Data items
>> Begin

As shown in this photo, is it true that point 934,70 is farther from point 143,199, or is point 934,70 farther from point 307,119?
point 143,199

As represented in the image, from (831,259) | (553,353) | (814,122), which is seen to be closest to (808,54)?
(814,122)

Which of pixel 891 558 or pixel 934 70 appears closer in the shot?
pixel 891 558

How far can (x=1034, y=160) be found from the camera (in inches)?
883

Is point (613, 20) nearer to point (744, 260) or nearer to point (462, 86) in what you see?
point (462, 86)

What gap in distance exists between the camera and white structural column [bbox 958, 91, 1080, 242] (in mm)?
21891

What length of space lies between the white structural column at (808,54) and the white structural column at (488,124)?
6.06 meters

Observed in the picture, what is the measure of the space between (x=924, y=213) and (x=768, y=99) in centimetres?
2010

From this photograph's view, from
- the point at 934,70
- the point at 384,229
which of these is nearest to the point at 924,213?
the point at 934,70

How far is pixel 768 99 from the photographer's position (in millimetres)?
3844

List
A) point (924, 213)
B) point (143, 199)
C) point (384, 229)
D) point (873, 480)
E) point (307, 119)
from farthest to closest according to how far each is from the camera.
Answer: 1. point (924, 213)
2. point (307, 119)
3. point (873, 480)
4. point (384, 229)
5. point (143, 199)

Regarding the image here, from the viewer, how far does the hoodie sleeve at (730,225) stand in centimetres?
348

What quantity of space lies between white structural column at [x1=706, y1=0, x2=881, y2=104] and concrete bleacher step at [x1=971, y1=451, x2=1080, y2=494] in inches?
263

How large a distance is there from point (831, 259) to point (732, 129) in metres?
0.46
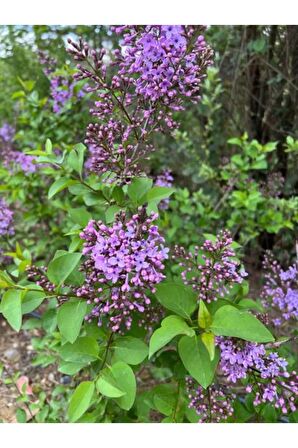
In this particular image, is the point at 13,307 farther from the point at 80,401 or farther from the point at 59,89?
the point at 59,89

>> End
>> Begin

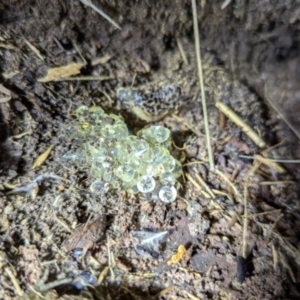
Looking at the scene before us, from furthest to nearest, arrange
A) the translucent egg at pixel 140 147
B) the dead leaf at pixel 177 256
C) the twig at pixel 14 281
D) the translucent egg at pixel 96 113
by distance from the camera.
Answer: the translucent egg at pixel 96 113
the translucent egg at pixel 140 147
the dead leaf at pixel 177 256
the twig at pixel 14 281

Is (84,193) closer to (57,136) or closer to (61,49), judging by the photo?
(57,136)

>> End

Find each line in the data items above that contains the string "column", matching uppercase and lowercase letters exactly, and copy every such line.

### Answer for this exercise
What gap in distance exists between the camera and white structural column [bbox 958, 91, 1080, 242] (in mm)?
What length of space lies between the white structural column at (808,54) and the white structural column at (488,124)?
What quantity of space lies between white structural column at [x1=706, y1=0, x2=881, y2=104] and concrete bleacher step at [x1=971, y1=451, x2=1080, y2=494] in inches?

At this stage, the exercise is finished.